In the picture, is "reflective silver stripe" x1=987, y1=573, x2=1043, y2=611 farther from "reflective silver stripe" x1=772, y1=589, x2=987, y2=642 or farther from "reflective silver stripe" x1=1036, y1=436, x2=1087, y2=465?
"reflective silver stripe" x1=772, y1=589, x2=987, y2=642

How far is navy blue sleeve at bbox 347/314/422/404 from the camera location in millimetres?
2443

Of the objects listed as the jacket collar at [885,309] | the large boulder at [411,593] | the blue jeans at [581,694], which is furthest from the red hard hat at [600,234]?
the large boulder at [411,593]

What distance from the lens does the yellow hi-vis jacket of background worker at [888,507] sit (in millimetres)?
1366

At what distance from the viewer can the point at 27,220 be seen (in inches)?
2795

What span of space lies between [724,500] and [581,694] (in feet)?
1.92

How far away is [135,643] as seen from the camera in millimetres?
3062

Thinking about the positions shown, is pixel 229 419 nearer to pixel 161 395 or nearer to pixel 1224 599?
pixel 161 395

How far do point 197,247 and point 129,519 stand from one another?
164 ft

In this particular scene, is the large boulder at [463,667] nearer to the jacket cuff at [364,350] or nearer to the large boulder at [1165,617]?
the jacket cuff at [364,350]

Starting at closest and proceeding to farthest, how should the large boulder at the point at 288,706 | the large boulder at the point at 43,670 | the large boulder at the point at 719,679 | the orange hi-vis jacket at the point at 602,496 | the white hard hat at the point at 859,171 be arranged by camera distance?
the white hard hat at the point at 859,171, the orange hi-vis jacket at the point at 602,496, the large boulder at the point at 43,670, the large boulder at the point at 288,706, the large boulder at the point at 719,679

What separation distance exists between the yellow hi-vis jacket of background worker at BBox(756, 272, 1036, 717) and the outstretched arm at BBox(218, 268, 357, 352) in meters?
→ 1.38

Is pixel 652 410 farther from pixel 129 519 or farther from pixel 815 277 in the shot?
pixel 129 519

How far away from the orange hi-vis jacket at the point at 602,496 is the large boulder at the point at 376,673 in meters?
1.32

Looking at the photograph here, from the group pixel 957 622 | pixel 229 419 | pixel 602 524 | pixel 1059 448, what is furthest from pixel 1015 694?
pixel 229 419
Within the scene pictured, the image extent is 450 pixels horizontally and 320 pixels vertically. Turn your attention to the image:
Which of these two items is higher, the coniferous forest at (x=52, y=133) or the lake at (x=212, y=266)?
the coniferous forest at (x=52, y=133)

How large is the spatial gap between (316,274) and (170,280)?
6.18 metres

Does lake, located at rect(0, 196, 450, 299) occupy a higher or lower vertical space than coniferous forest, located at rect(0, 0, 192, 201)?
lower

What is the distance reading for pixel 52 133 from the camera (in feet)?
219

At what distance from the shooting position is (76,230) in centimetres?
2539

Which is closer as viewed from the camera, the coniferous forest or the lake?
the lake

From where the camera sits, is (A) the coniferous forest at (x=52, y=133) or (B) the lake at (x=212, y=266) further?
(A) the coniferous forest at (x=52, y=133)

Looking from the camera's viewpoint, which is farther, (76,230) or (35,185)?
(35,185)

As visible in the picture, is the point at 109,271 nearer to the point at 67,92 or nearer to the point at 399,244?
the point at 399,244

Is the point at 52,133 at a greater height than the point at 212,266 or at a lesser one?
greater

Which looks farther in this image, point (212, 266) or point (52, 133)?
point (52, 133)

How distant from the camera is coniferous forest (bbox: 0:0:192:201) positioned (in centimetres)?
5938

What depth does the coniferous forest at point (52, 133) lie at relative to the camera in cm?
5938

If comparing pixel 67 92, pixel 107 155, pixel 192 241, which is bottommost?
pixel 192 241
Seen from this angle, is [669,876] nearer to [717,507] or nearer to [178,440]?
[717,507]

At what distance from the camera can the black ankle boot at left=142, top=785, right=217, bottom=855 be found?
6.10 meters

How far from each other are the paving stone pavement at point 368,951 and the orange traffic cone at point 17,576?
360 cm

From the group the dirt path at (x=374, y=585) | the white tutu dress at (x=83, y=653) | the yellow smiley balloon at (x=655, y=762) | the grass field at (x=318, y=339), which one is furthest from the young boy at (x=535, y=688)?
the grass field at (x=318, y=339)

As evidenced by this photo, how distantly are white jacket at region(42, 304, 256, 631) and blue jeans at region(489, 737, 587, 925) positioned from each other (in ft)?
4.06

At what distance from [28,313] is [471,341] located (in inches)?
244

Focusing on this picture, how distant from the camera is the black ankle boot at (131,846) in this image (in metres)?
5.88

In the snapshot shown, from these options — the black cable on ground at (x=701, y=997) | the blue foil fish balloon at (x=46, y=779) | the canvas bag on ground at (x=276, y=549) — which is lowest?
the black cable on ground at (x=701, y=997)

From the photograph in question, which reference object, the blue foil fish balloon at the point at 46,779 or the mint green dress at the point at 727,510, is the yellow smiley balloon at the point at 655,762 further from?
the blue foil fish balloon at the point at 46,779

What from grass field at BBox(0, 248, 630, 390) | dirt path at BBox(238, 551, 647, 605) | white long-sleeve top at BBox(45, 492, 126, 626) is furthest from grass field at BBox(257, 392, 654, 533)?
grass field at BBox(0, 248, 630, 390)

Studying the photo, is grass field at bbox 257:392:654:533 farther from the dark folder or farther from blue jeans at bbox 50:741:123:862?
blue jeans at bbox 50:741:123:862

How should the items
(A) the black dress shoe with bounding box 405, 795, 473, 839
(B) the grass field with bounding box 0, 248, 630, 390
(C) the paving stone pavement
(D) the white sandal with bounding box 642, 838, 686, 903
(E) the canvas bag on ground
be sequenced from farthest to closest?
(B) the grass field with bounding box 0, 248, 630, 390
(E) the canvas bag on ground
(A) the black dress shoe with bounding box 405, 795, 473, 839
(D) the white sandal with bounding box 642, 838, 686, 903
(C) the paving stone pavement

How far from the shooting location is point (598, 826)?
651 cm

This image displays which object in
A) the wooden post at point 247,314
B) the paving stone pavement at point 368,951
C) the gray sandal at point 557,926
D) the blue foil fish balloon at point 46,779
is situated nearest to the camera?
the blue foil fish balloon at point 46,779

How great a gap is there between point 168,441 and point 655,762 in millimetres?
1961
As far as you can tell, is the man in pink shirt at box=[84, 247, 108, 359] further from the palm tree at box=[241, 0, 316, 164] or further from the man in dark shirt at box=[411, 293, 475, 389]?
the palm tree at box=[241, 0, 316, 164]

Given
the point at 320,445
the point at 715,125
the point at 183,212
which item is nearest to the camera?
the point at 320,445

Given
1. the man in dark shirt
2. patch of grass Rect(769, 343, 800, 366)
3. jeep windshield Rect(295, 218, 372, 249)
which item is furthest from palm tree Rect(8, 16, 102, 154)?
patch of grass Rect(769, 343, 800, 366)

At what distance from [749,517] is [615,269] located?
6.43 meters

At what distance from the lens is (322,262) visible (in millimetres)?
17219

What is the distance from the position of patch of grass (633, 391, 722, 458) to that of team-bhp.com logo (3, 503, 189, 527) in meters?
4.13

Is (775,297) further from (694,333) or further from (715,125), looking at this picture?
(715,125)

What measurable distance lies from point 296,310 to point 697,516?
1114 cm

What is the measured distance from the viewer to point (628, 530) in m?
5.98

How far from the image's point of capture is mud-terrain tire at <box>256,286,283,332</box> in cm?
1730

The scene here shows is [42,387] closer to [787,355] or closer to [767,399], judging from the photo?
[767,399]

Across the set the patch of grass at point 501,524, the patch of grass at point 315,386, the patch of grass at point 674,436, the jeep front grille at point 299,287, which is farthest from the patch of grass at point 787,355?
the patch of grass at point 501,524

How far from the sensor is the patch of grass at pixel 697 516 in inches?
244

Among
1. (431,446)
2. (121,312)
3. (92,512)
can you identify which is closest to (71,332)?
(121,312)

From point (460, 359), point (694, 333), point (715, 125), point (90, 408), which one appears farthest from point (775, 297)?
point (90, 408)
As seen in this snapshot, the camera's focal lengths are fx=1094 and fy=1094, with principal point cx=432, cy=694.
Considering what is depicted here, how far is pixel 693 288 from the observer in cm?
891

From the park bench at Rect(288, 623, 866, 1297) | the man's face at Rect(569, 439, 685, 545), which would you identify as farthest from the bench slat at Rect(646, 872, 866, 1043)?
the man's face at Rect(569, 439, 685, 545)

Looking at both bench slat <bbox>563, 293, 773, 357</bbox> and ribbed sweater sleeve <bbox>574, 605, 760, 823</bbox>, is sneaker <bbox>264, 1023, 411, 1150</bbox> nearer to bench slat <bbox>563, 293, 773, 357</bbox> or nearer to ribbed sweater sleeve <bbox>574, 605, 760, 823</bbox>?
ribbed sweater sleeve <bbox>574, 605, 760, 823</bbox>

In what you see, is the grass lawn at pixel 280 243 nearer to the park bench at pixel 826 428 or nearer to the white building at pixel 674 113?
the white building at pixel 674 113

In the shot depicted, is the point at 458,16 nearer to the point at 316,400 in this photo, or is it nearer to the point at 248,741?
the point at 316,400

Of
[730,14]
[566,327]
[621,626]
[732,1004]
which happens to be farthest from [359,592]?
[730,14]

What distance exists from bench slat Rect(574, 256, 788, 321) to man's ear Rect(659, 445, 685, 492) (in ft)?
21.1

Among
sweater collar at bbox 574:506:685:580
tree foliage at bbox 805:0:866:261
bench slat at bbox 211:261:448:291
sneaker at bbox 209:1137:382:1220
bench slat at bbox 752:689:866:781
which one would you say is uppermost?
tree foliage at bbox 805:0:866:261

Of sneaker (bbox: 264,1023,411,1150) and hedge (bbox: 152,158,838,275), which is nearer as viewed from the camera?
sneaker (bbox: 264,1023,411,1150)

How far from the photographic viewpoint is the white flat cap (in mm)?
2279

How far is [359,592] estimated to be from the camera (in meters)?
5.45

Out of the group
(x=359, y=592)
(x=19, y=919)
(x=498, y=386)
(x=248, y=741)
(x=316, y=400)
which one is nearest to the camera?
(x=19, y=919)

| Your goal |
Starting at the line that contains "From the park", retype each line through the end of the listing above and nothing else.

| Result for this task |
From the park bench at Rect(288, 623, 866, 1297) | the man's face at Rect(569, 439, 685, 545), which would you identify as farthest from the bench slat at Rect(646, 872, 866, 1043)?
the man's face at Rect(569, 439, 685, 545)

Looking at both bench slat <bbox>563, 293, 773, 357</bbox> and ribbed sweater sleeve <bbox>574, 605, 760, 823</bbox>, is sneaker <bbox>264, 1023, 411, 1150</bbox> nearer to bench slat <bbox>563, 293, 773, 357</bbox> or nearer to ribbed sweater sleeve <bbox>574, 605, 760, 823</bbox>?
ribbed sweater sleeve <bbox>574, 605, 760, 823</bbox>

In what you see, is the grass lawn at pixel 280 243 nearer to the park bench at pixel 826 428 or nearer to the white building at pixel 674 113?
the white building at pixel 674 113

In the shot depicted, is the point at 458,16 nearer to the point at 316,400 in this photo, or is it nearer to the point at 248,741?
the point at 316,400

Of
[730,14]
[566,327]
[621,626]
[732,1004]
which happens to be farthest from [359,592]?
[730,14]

What distance exists from bench slat Rect(574, 256, 788, 321) to man's ear Rect(659, 445, 685, 492) (in ft)?
21.1

Among
sweater collar at bbox 574:506:685:580
tree foliage at bbox 805:0:866:261
bench slat at bbox 211:261:448:291
sneaker at bbox 209:1137:382:1220
bench slat at bbox 752:689:866:781
which one would you say is uppermost?
tree foliage at bbox 805:0:866:261

Of sneaker (bbox: 264,1023,411,1150) and hedge (bbox: 152,158,838,275), which is nearer as viewed from the camera?
sneaker (bbox: 264,1023,411,1150)

How far from the photographic viewpoint is the white flat cap (in mm)?
2279

How far is [359,592] estimated to be from the camera (in meters)?
5.45

Out of the group
(x=359, y=592)
(x=19, y=919)
(x=498, y=386)
(x=248, y=741)
(x=316, y=400)
which one is nearest to the camera?
(x=19, y=919)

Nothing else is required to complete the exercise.